I used to spend a lot of time at the Palladium on Broadway, watching the real people dance the Cha Cha Cha and although their clothes were not what you would find in Vogue, I thought their movements were as elegant as anything I had ever seen. So I hired two dancers from West Side Story and in my studio I had them dance, and when I liked a movement, I would have the model copy it. In order to make it appropriate for Vogue I would just give them a little extra to do like ….holding a glass of wine, holding a compact, managing a cat or dog and the accompanying photos were the result. Whenever I look at them I can hear the music and feel their movements.

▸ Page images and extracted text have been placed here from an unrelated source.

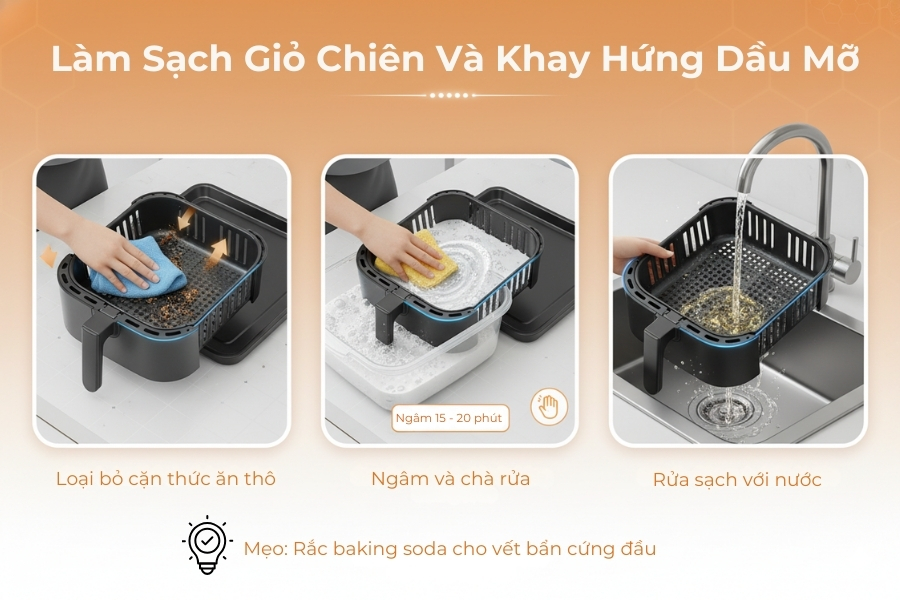 Làm Sạch Giỏ Chiên Và Khay Hứng Dầu Mỡ

Ngâm 15 - 20 phút

Loại bỏ cặn thức ăn thô

Ngâm và chà rửa

Rửa sạch với nước

Mẹo: Rắc baking soda cho vết bẩn cứng đầu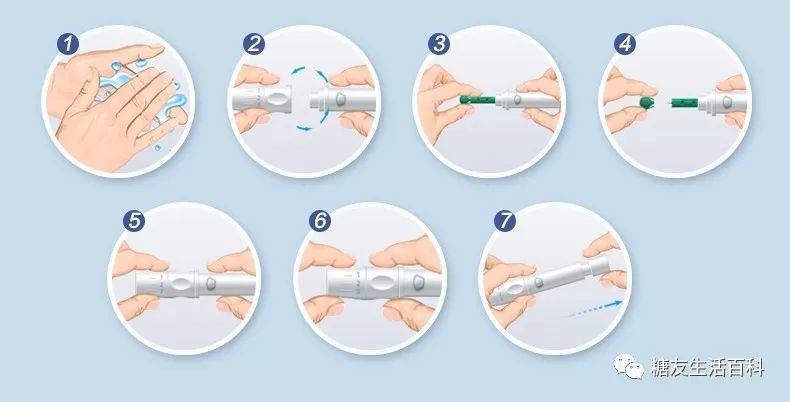 1
2
3
4
5
6
7
糖友生活百科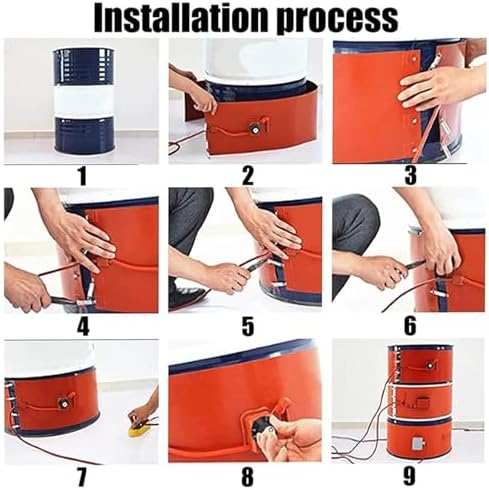 Installation process

1

2

3

4

5

6

7

8

9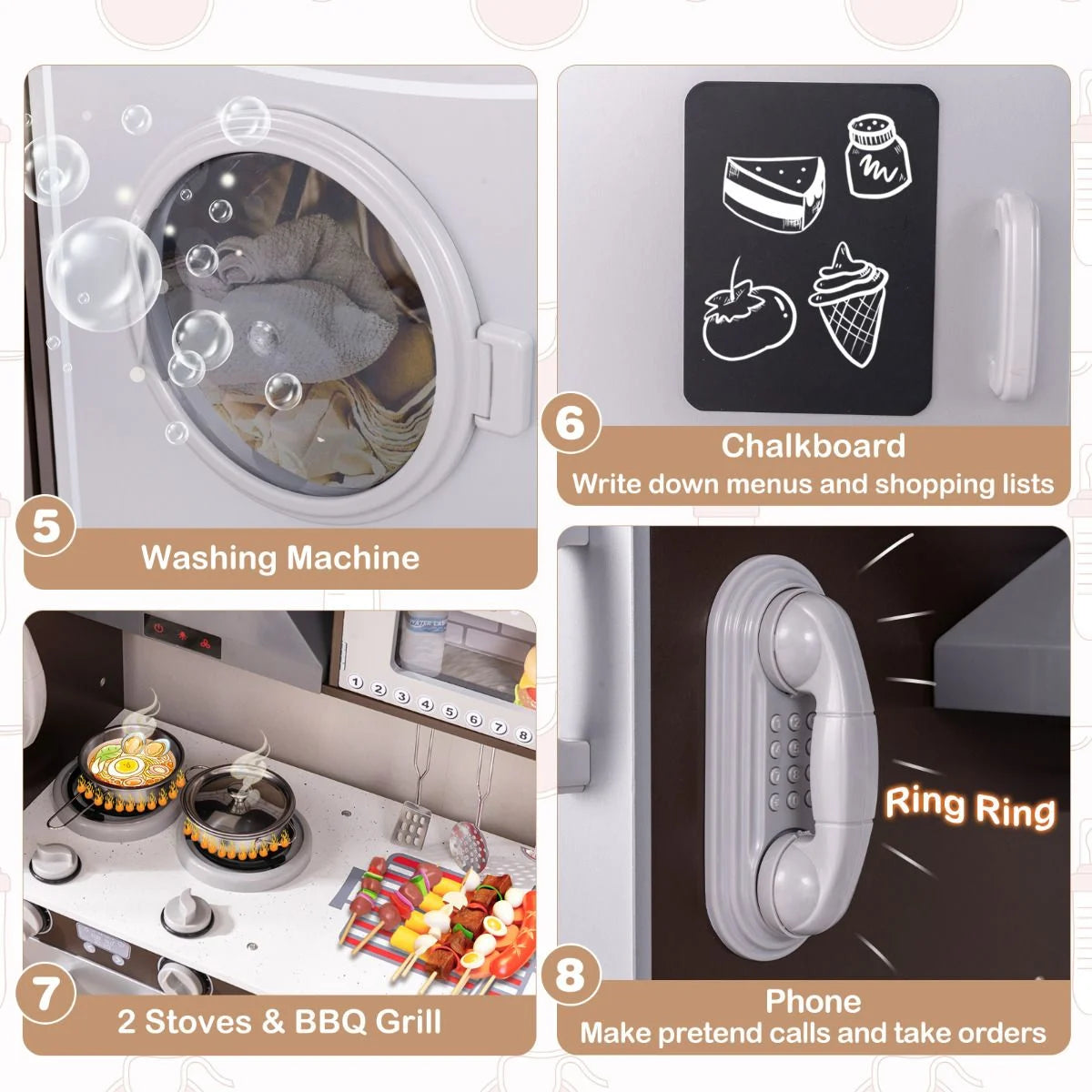 5
Washing Machine

6
Chalkboard
Write down menus and shopping lists

1 2 3 4 5 6 7 8

7
2 Stoves & BBQ Grill

Ring Ring

8
Phone
Make pretend calls and take orders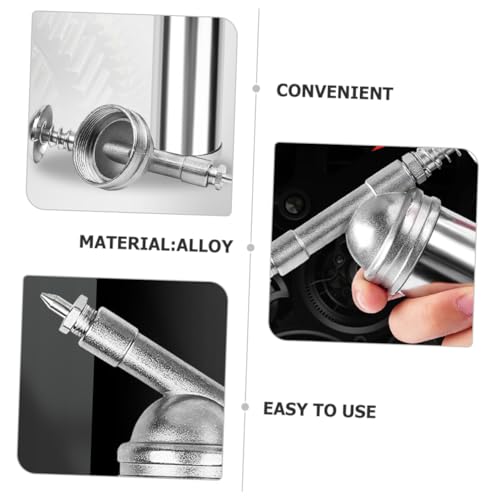 CONVENIENT

MATERIAL:ALLOY

EASY TO USE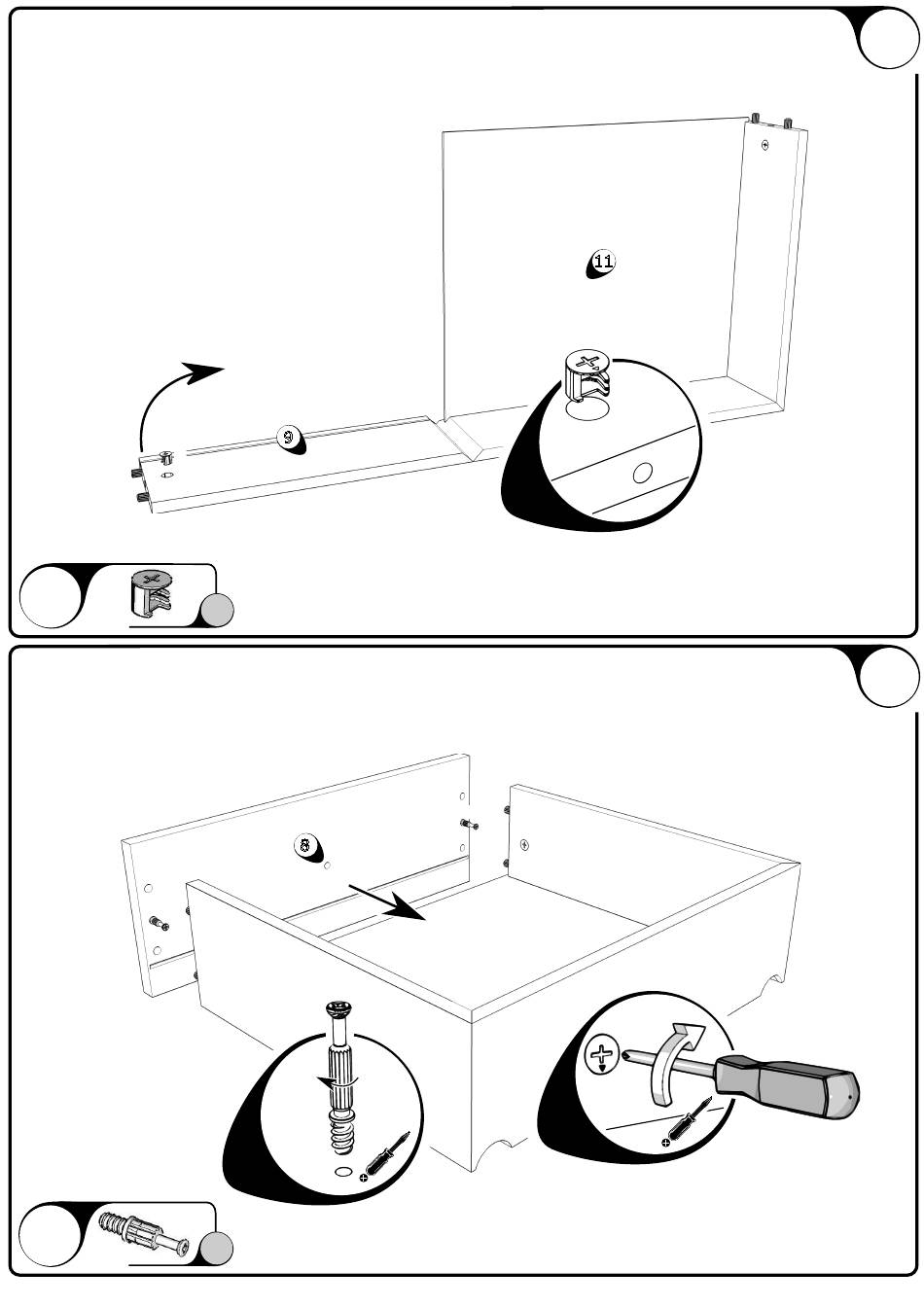 11

9

8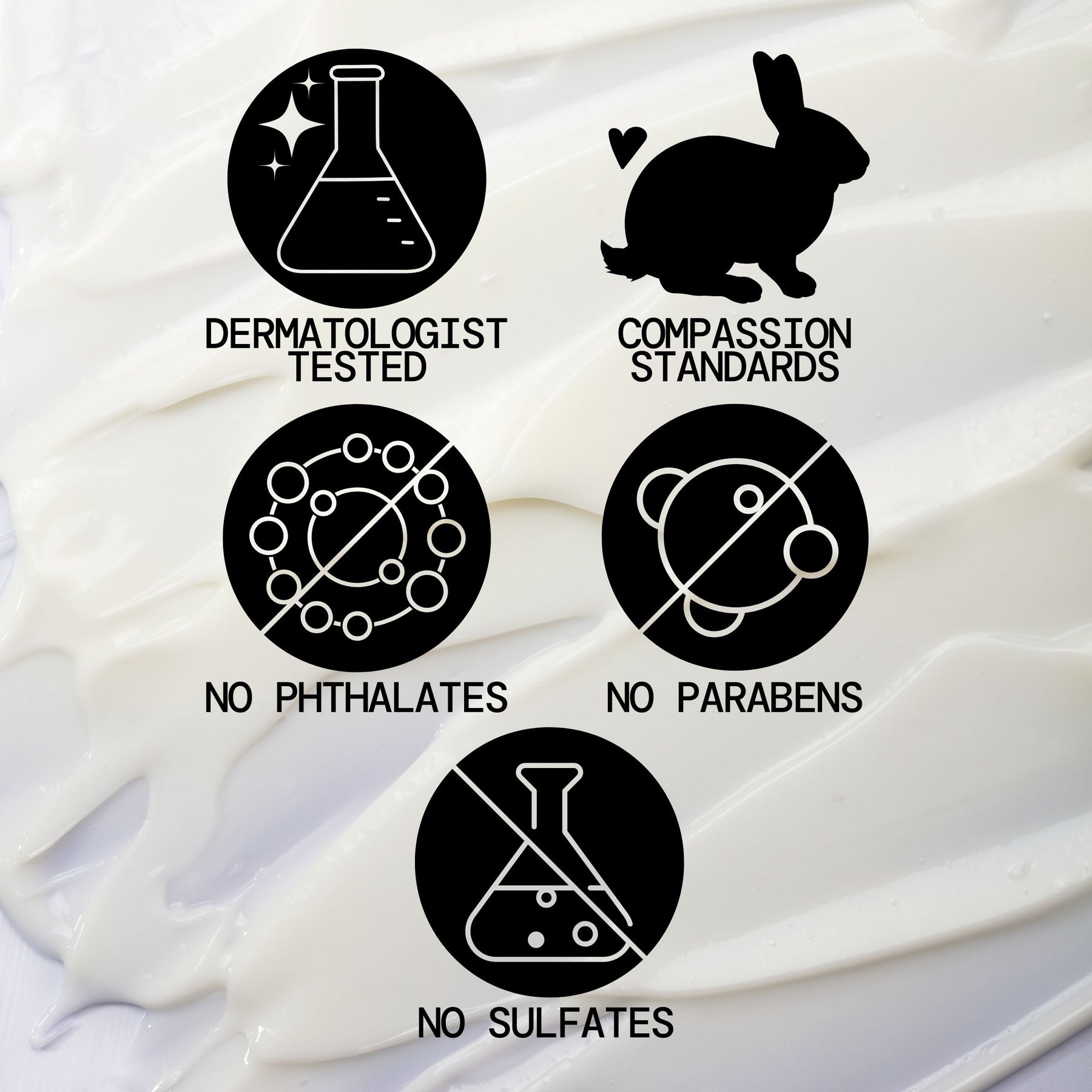 DERMATOLOGIST TESTED

COMPASSION STANDARDS

NO PHTHALATES

NO PARABENS

NO SULFATES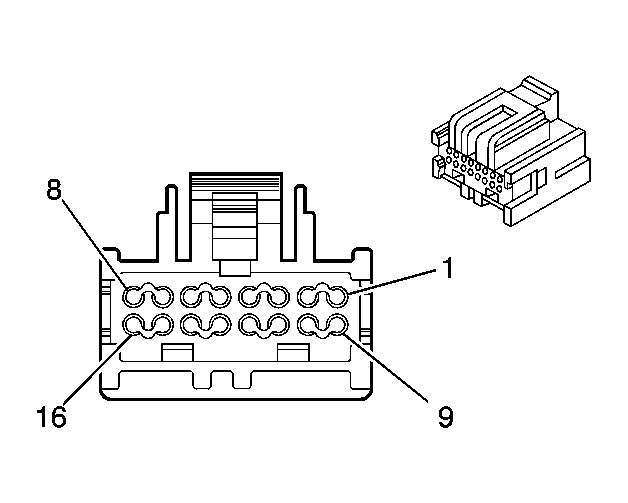 8
1
16
9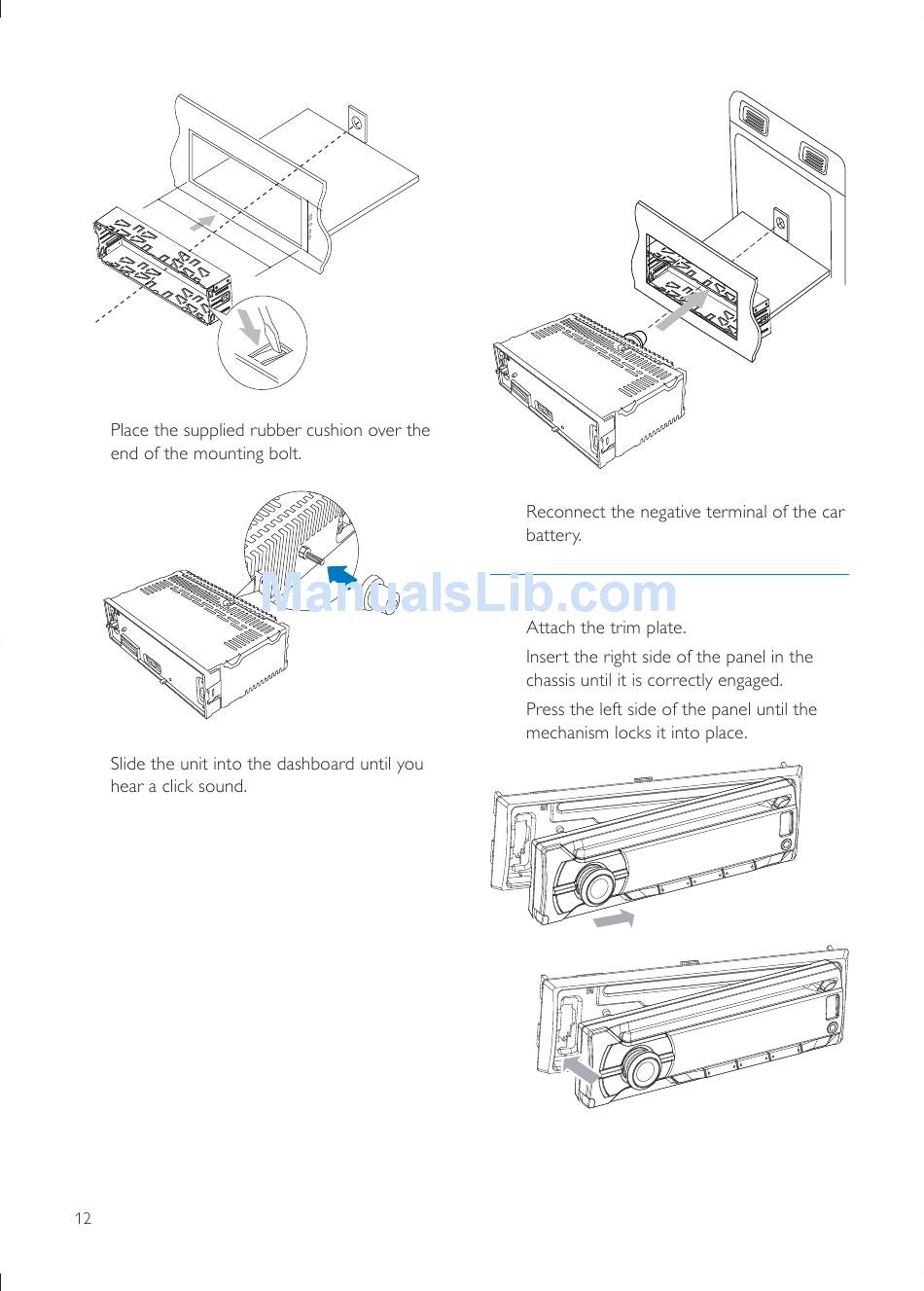 Place the supplied rubber cushion over the end of the mounting bolt.

Slide the unit into the dashboard until you hear a click sound.

Reconnect the negative terminal of the car battery.

ManualsLib.com

Attach the trim plate.

Insert the right side of the panel in the chassis until it is correctly engaged.

Press the left side of the panel until the mechanism locks it into place.

12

Jerry Schatzberg was born in 1927 in Bronx, New York. Over the past three decades Schatzberg has excelled in both the realms of photography and filmmaking. Published in Vogue, McCall’s, Esquire, Glamour, and Life in the 1960s. Schatzberg captured intimate portraits of the generations most notable artists, celebrities and thinkers (from Bob Dylan to Robert Rauschenberg), and he pushed on in the 1970s to the medium of film and participated in the renaissance of American cinema, directing films such as: PUZZLE OF A DOWNFALL CHILD, THE PANIC IN NEEDLE PARK, and SCARECROW. His films mark a significant time in the history of film when the importance of solid and introspective narrative proved paramount. WOMEN THEN, a collection of Schatzberg’s rarely seen black-and-white photographs, taken of women in the 1950s and 1960s, was published by Rizzoli in 2010.